En réfléchissant, je n’étais pas non plus très-ennemi du déjeuner, d’autant plus que, chez M. Picot, on déjeunait à merveille.

Nous déjeunâmes donc. M. Picot savoura son café, de la première à la dernière goutte, en véritable sybarite du xviiie siècle.

Voltaire avait mis cette liqueur fort à la mode en s’empoisonnant régulièrement trois fois par jour avec elle.

Quant à moi, mes yeux ne quittaient pas la fenêtre ; je voyais bien que c’était le temps couvert qui faisait que M. Picot ne se pressait pas.

Tout à coup je jetai un cri de joie : un rayon de soleil commençait de percer l’atmosphère grise et neigeuse.

— Oh ! voyez, voyez ! m’écriai-je, voilà le soleil !

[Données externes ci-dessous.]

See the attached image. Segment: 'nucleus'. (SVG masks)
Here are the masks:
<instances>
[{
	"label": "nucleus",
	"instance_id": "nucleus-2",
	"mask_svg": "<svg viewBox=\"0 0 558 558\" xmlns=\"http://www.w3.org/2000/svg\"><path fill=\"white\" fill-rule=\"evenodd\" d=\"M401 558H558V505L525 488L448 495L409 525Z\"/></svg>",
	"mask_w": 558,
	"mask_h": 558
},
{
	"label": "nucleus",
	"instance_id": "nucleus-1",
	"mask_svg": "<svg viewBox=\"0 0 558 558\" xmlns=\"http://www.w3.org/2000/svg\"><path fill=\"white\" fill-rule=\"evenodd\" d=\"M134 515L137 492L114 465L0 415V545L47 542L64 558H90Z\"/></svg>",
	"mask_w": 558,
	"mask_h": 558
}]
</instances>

En ce moment, j’étais dévot comme un brahme.

— Partons, dit M. Picot.

Nous partîmes ; le domestique nous suivit, portant le miroir et le paquet de ficelle.

M. Picot passa par son jardin, qui donnait sur un pauvre faubourg appelé les Buttes, ou plutôt les Huttes, car il était composé bien plutôt de huttes que de maisons.

J’étais désolé. J’avais espéré passer par la ville, et me faire voir à mes concitoyens dans toute ma gloire.

Nous dressâmes notre établissement sur le point culminant de la plaine. Nous mîmes notre miroir en rotation, et nous attendîmes.